Hafslund Celsio
Hafslund Celsio will retrofit a waste-to-energy facility with a carbon removal unit.
- Contracted tons
- 99,998
- Track
- Offtake - 2025
- Total contract value
- $31.7M
- Location
- Oslo, Norway
- Delivery timeline
- 2029 – 2030

The approach
Hafslund Celsio will retrofit its waste incineration facility with a carbon capture unit. The facility currently processes approximately 350,000 tons of waste each year. The incineration process generates two types of CO₂ emissions: biogenic emissions from organic materials, such as spoiled paper and cardboard, and fossil emissions from inorganic materials, like plastics.
Currently, both types of emissions are vented as a byproduct of the incineration process.

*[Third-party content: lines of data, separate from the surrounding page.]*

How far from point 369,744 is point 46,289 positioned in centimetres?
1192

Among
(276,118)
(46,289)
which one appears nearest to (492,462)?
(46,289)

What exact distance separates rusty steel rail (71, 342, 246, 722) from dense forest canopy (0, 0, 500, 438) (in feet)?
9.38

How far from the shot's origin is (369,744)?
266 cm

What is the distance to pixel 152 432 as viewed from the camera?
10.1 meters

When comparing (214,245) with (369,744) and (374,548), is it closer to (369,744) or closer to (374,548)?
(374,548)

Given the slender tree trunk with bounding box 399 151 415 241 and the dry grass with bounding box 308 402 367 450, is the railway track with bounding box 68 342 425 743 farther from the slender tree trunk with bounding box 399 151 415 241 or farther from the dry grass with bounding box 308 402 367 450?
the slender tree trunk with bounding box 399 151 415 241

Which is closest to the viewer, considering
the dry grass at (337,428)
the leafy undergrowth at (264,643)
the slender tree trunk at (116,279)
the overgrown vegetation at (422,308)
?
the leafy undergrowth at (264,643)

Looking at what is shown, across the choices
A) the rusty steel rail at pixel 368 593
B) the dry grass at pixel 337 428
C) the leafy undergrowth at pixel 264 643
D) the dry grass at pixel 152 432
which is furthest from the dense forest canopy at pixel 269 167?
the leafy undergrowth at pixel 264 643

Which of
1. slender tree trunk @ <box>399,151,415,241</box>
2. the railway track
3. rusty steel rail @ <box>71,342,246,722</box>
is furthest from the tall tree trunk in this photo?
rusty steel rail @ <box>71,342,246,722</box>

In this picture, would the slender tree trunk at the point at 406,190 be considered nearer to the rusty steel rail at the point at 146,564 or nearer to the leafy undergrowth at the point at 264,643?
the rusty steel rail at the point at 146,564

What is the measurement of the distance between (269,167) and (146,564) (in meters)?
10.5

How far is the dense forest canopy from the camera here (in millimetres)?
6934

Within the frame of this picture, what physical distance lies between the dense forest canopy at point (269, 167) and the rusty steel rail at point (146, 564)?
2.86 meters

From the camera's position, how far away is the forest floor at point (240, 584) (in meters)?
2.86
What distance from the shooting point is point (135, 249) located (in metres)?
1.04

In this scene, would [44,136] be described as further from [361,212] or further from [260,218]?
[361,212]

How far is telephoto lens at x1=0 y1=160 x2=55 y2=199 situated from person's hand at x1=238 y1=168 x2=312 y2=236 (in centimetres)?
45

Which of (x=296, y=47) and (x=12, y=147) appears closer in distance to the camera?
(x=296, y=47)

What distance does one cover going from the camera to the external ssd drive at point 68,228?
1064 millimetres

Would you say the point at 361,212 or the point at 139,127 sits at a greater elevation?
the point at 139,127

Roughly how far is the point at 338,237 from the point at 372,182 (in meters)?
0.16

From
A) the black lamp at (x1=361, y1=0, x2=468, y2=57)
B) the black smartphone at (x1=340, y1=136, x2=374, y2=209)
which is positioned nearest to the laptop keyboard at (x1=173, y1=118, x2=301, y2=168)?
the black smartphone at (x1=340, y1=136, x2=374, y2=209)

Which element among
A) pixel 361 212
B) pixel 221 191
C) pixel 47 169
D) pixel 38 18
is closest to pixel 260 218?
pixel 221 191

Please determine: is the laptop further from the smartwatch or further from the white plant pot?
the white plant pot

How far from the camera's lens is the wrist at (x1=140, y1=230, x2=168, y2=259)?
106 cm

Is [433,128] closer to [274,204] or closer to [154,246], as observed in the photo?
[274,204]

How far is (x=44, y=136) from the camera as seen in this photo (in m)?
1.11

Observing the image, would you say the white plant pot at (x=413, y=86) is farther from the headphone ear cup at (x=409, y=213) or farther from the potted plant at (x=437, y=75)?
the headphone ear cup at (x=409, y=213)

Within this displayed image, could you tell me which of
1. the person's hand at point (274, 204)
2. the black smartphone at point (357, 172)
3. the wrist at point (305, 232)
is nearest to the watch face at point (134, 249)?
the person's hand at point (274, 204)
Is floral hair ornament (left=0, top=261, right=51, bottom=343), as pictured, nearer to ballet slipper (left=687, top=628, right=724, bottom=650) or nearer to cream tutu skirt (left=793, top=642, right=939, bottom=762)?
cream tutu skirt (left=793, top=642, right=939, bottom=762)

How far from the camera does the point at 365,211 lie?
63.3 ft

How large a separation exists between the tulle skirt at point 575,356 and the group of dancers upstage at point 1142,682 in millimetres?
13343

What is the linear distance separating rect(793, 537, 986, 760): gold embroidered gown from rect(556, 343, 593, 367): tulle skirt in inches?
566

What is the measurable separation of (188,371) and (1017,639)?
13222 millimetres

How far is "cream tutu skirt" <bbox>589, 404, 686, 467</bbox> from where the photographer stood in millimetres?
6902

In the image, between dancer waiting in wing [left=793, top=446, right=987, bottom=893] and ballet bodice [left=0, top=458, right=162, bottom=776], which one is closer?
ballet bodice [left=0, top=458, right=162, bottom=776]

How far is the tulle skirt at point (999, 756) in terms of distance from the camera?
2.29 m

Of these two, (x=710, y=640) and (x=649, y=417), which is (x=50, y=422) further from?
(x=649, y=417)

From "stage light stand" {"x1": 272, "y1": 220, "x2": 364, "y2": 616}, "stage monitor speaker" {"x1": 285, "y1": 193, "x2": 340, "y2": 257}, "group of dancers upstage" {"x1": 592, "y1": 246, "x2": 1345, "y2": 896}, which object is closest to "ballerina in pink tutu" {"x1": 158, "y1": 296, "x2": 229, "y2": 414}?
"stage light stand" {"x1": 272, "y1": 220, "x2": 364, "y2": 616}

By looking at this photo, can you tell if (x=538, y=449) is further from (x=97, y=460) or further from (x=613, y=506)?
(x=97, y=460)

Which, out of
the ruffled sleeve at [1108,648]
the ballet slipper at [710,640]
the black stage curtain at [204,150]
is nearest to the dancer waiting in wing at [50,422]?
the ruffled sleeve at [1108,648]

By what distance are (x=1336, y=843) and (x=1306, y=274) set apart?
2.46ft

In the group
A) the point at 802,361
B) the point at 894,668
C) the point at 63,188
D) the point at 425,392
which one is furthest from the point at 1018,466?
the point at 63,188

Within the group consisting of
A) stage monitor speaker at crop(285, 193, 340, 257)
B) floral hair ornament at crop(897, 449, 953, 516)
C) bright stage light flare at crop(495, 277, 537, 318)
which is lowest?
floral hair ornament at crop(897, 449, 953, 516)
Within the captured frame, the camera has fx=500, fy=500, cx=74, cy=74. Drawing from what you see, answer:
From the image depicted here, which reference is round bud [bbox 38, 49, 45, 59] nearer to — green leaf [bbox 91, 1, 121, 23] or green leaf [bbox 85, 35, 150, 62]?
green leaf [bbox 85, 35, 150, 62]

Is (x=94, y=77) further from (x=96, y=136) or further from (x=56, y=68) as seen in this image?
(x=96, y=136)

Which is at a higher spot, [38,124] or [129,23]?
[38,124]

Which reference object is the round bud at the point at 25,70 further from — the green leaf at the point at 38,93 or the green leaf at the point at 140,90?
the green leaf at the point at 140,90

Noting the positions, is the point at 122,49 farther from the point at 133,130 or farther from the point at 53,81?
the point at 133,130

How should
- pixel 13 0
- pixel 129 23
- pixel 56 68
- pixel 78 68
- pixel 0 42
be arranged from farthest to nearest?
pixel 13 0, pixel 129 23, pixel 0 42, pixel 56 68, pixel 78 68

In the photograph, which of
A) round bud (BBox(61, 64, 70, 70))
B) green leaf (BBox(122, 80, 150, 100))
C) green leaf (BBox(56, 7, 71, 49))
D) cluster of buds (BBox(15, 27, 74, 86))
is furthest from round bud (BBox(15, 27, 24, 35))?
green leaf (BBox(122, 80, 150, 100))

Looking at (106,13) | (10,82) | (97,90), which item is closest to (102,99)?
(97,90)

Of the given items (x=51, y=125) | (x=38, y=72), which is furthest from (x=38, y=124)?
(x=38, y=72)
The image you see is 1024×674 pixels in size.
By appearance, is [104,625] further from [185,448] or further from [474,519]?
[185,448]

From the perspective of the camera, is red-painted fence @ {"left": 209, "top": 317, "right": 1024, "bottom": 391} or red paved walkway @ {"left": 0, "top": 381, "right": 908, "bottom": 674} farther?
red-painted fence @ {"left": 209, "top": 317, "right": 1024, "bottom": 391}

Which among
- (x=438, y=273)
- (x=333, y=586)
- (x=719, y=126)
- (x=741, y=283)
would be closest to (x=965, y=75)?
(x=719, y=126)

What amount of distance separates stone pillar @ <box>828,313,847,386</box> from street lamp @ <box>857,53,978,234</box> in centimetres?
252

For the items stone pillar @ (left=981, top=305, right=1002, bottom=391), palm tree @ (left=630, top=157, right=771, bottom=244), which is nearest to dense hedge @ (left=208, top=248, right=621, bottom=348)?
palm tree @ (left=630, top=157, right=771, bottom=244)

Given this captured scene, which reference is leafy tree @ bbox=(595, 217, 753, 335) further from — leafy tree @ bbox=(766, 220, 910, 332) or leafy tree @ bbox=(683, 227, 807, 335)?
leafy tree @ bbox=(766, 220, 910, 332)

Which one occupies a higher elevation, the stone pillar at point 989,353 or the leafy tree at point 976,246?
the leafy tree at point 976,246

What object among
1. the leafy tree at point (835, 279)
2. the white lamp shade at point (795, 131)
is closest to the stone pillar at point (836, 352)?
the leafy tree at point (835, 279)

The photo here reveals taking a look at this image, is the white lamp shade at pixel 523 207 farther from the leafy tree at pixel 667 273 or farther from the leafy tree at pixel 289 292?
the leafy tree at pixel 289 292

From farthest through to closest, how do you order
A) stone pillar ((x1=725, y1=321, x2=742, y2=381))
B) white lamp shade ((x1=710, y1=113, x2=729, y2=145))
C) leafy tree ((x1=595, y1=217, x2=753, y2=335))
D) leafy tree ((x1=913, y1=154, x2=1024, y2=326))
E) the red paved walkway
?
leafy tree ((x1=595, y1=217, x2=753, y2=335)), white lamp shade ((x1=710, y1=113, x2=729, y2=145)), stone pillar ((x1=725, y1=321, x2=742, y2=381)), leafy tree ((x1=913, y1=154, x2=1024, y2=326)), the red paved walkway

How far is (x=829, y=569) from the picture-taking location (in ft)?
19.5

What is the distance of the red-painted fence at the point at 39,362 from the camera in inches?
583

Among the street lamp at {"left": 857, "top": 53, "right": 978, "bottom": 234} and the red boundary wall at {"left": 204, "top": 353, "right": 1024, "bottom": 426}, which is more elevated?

The planned retrofit will include a CO₂ capture unit that captures both types of emissions before they are vented. The captured CO₂ will be liquefied and transported by ship to the Northern Lights facility for permanent geological storage.
The case for Hafslund Celsio
When done right, waste-to-energy is the best way to manage pre-sorted, residual waste with no other useful purpose. Waste in Norway is regulated according to the EU Waste Framework Directive, which means the residual waste entering this waste-to-energy facility has had recyclable material sorted out, and is the last fraction of waste that could not be prevented, reused, or recycled. This waste, such as spoiled paper and cardboard, generates methane if left untreated. Incinerating it for heat or electricity turns methane-emitting waste into a low-carbon source of heat and electricity. Hafslund Celsio employs state-of-the-art scrubbing equipment that allows it to operate in a dense urban environment with minimal impacts on air quality.
Adding a unit to capture CO₂ from these facilities has the potential to deliver 400 million tons of carbon removal per year by 2050, in addition to driving other decarbonization benefits. The potential for carbon removal from waste-to-energy retrofits stands at around 100 million tons of CO₂ today and could exceed 400 million tons by 2050. In addition to the tons of CO₂ removed from the atmosphere, these retrofits also result in an equivalent amount of avoided fossil CO₂ emissions. In other words, it’s a two-in-one solution for carbon removal and emissions reduction.
Because most of the infrastructure already exists, retrofits can deliver affordable tons at scale. European policies have led to increased deployment of waste-to-energy facilities over traditional landfills. In Europe alone, there are approximately 500 such facilities currently operating that could be retrofitted, enabling the removal of hundreds of millions of tons of CO₂. Instead of needing to build new infrastructure for carbon removal, retrofits make the most out of existing structures.
Pricing and delivery
The total offtake amount from Frontier buyers is $31.6 million for 100,000 tons. The price accounts for both the removal itself as well as measuring, reporting and verifying (MRV) that each ton is safely and permanently stored.